Multi-Head Attention

The independent stack of self-attention computation describe in above points is know as multi-head attention system.

We need multi self-attention stacked modules because it might be the case that our model learns “Why we use nlp?” in one self-attention block and “what is a sub-part of ML?” in another block.

View II

The transformer takes in a sequence of input vectors and applies an attention mechanism to compute a weighted sum of the input vectors.

The attention mechanism consists of three components: the query, the key, and the value.
The query is a vector that represents the current position in the input sequence. It is used to determine the relationship between the current position and the other positions in the input sequence.
The key is a vector that represents each position in the input sequence. It is used to determine the output (value) of the attention mechanism.
The value is the result of the attention computation and is used to compute the output of the transformer.

To compute the attention, the transformer computes the dot product of the query vector with the key vectors for each position in the input sequence. These dot products are then used to compute the weights for each value vector, which are then used to compute the weighted sum of the value vectors.

Pair strength determines the co-relation of each word to other.

Note- all operation done above are linear in nature

Attention mask and Non-linearity in model [complex understanding]

Before multiplying QK to “Value V” matrix/vector to get intermediate value, note there is an option named “Mask”. We have fixed input length. This attention mask resemble for this input sequence. “1” for the position where there is actual word. “0” for padded position.

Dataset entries
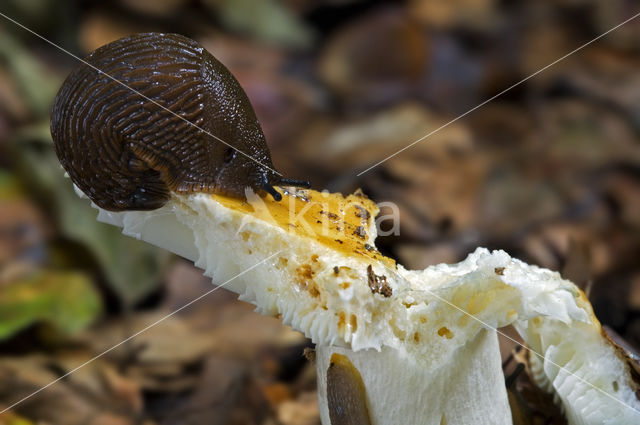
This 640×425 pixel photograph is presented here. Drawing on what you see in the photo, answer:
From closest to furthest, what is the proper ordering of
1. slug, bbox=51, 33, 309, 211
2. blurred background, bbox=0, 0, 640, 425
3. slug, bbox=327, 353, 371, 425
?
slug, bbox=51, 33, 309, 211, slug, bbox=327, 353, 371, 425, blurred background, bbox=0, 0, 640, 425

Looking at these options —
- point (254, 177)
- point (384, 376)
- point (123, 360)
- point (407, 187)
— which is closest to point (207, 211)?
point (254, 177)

* * *

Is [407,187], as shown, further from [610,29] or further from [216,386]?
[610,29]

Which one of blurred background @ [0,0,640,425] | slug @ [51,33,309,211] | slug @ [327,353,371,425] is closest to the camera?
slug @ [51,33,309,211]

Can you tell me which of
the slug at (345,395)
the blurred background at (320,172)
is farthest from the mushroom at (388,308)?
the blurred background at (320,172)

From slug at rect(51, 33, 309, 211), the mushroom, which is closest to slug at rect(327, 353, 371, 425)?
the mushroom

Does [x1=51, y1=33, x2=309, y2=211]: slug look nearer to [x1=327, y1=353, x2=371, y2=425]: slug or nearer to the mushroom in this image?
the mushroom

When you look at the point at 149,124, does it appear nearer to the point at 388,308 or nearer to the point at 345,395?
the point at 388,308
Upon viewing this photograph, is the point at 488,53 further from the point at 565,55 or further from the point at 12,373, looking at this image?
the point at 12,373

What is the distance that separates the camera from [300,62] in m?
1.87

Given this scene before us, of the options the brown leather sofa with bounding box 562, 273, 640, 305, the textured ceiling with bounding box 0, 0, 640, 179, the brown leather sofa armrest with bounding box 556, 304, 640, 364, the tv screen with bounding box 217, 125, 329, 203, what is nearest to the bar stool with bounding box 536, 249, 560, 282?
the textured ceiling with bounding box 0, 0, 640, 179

EXERCISES TO COMPLETE
1. From the attention excerpt, quote the passage from "We need multi" to "positions in the input sequence.".
2. Answer these questions using the attention excerpt:
(a) What is the independent stack of self-attention computation known as?
(b) Which three components make up the attention mechanism?
(c) In the attention mask, which value marks a padded position?
3. List the components of the attention mechanism that the attention excerpt names.

ANSWERS BY TASK
1.
We need multi self-attention stacked modules because it might be the case that our model learns “Why we use nlp?” in one self-attention block and “what is a sub-part of ML?” in another block.

View II

The transformer takes in a sequence of input vectors and applies an attention mechanism to compute a weighted sum of the input vectors.

The attention mechanism consists of three components: the query, the key, and the value.
The query is a vector that represents the current position in the input sequence. It is used to determine the relationship between the current position and the other positions in the input sequence.

2.
(a) The multi-head attention system.
(b) The query, the key, and the value.
(c) "0".

3.
- The query
- The key
- The value